Couscous connection
- Years active: 1980s
- Territory: Paris
- Ethnicity: Tunisian
- Leader: Roma brothers
- Activities: Drug trafficking
- Notable members: Habib Ben Ali

= Couscous connection =

Illegal drug trade in France

The couscous connection was an international drug trafficking gang based in Paris in the 1980s. The gang imported heroin and cocaine from Tunisia via Amsterdam and Brussels to Paris, where they distributed the drugs. The trial of the gang members in 1992 received widespread publicity since the younger brother of the president of Tunisia was charged and convicted in absentia for his involvement in laundering the proceeds.

==Investigation==

The investigation began in January 1989 after an informer gave drug squad investigators in Belleville, Paris the names of three couriers bringing heroin and cocaine from Amsterdam and Brussels to Paris. The police found that the couriers always used rental cars for which they paid in cash. The investigators obtained search warrants and permission to tap telephones. In one of the couriers' apartments they found 180 grams of heroin, a false Dutch driving license, a sawed-off rifle, savings bank receipts and invoices for jewelry purchases using cash.

The investigators traced links to the "Roma brothers", and gradually built up a picture of the import and distribution networks. One of the leads took them to Hedi Ben Hassen, nephew of Frej Guedoura, chief of special services and national security in Tunisia, and Habib Ben Ali, known as Moncef, the younger brother of Tunisian President Zine El Abidine Ben Ali. In February 1990 the police tried to arrest these two at an airport before they left France for Tunisia. Ben Ali showed his diplomatic passport, explained his relationship to the president, claimed immunity and was allowed to leave.

==Arrest and trial==

The gang had at least 30 members, of whom 25 were arrested and appeared in court. The leaders of the gang were the six Roma brothers, of whom four appeared in court and two were on the run as of 1992. An international arrest warrant was issued for Habib Ben Ali.

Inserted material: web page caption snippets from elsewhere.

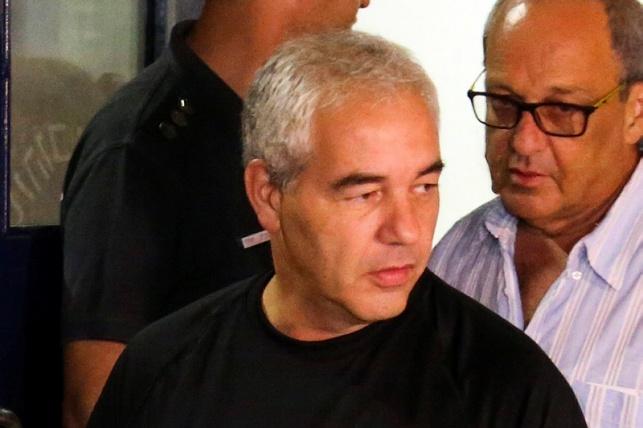 רונאל פישר הפר את תנאי מעצר הבית?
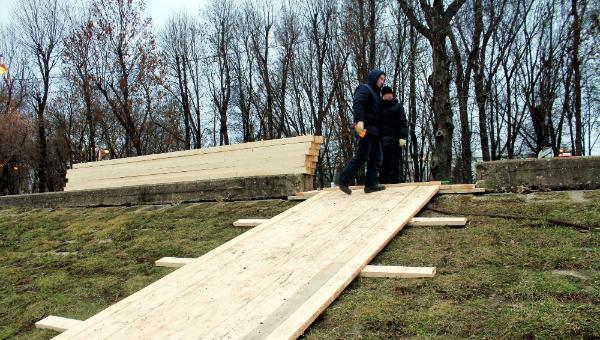 В Твери у пирса Ручного вокзала строят купель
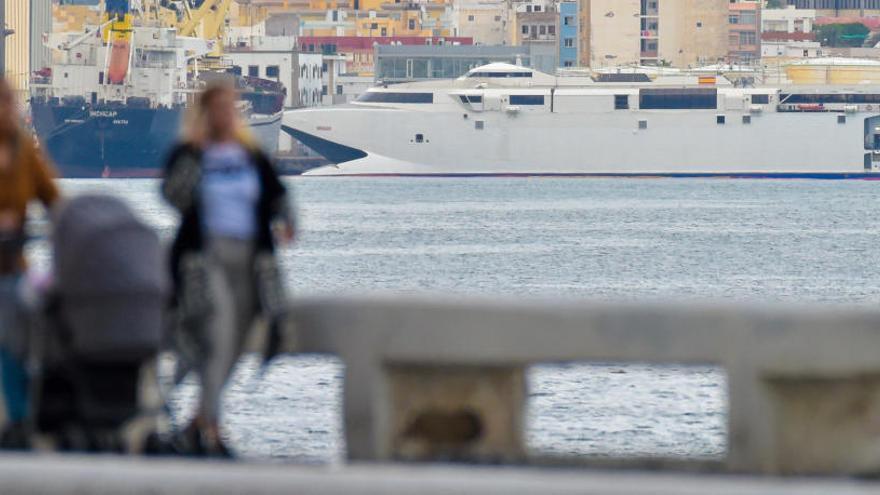 Armas devuelve el ferri 'Alborán' a Trasmediterránea tras el accidente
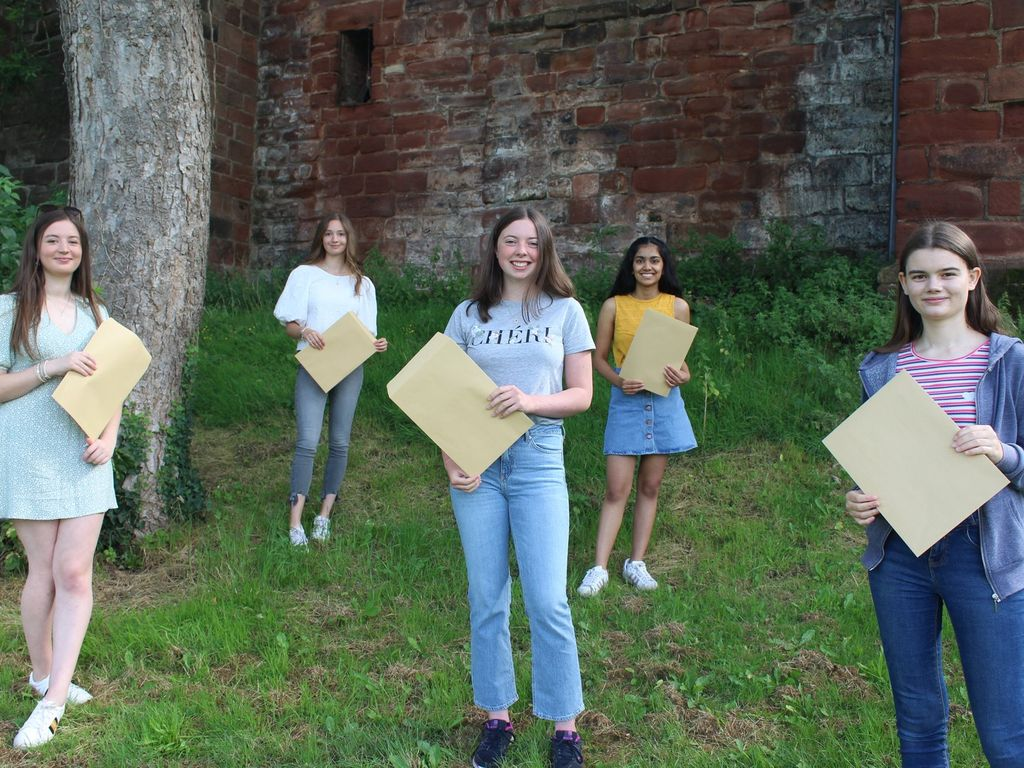GCSE results – Queen's girls hard work pays off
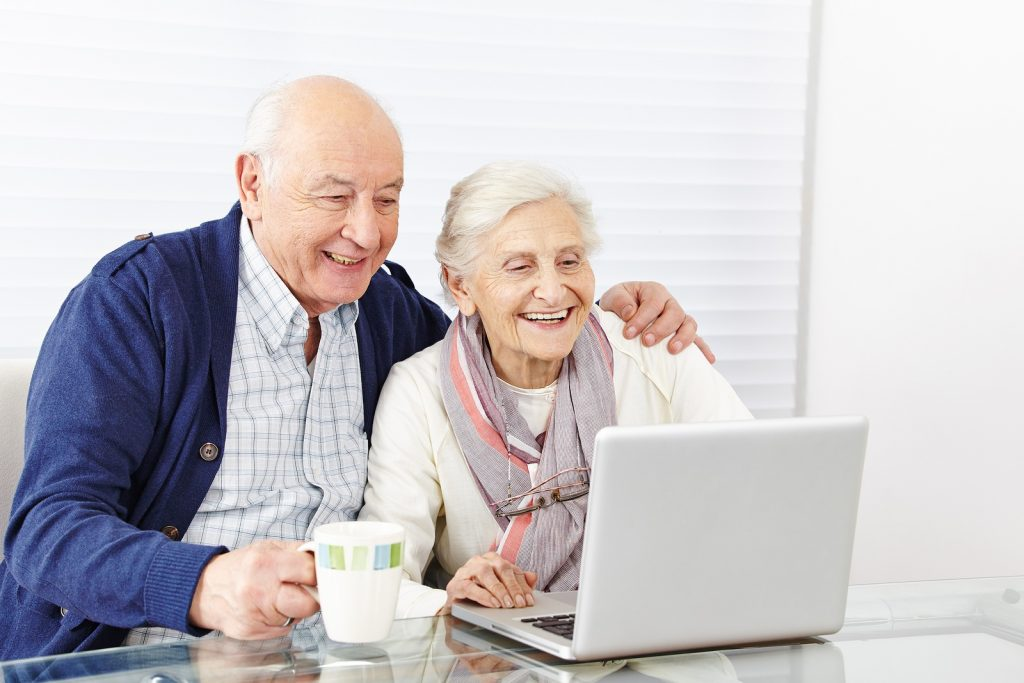 """Tec Savvy Seniors"" Thanks to A New Program In The County Of Simcoe featured image"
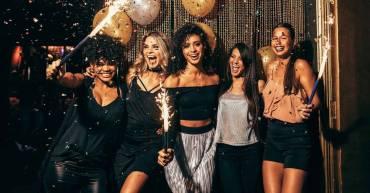 5 ideas para fiestas de fin de año que puedes organizar con tus amigos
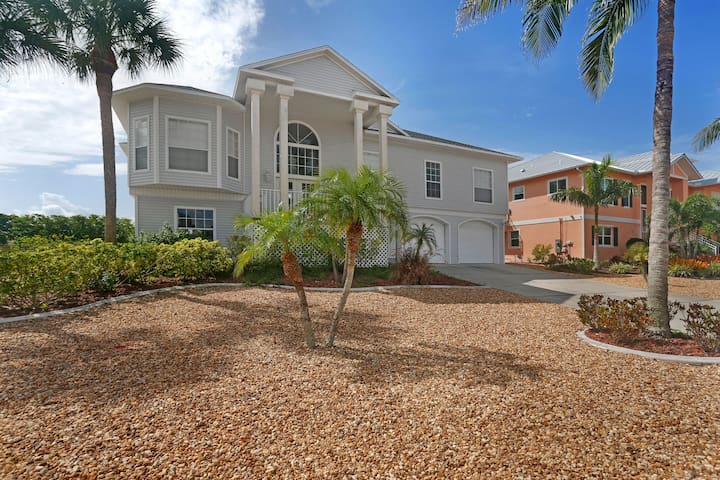 Fort Myers Beach Waterfront Home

The trial of the "couscous connection", the nickname given to the drug trafficking network, opened on 17 November 1992 in the Fourteenth Chamber of the Paris Criminal Court. Ben Ali was said to have been the bag carrier for the proceeds of the sales of heroin and cocaine trafficked between Tunisia, Amsterdam and Paris, and was charged with laundering drug money and breaking narcotics laws. He did not appear. The normal broadcast in Tunisia of the news program of France's second television channel was suspended during the trial. On 30 November 1992. Ben Ali was found guilty in absentia and sentenced to ten years imprisonment. 23 other gang members, mostly Tunisian, were sentenced to various punishments.

On 1 December 1992, Ben Ali's French lawyer met his client in Tunis. The lawyer gave a press conference in which he claimed there was no evidence that Ben Ali deserved the sentence, and that he had been convicted due to political manipulation. He blamed Islamic fundamentalists for concocting the charges in an effort to tarnish the family's reputation.

Mezri Haddad wrote an article in Libération in 1992 about the "Couscous connection". According to the Canadian academic Lise Garon, "Haddad is probably the only Tunisian to have wrote an article about the involvement of the president's brother in international drug trafficking."

Ben Ali was found murdered on 14 May 1996 in a Tunis apartment. There was much speculation about who had ordered his death.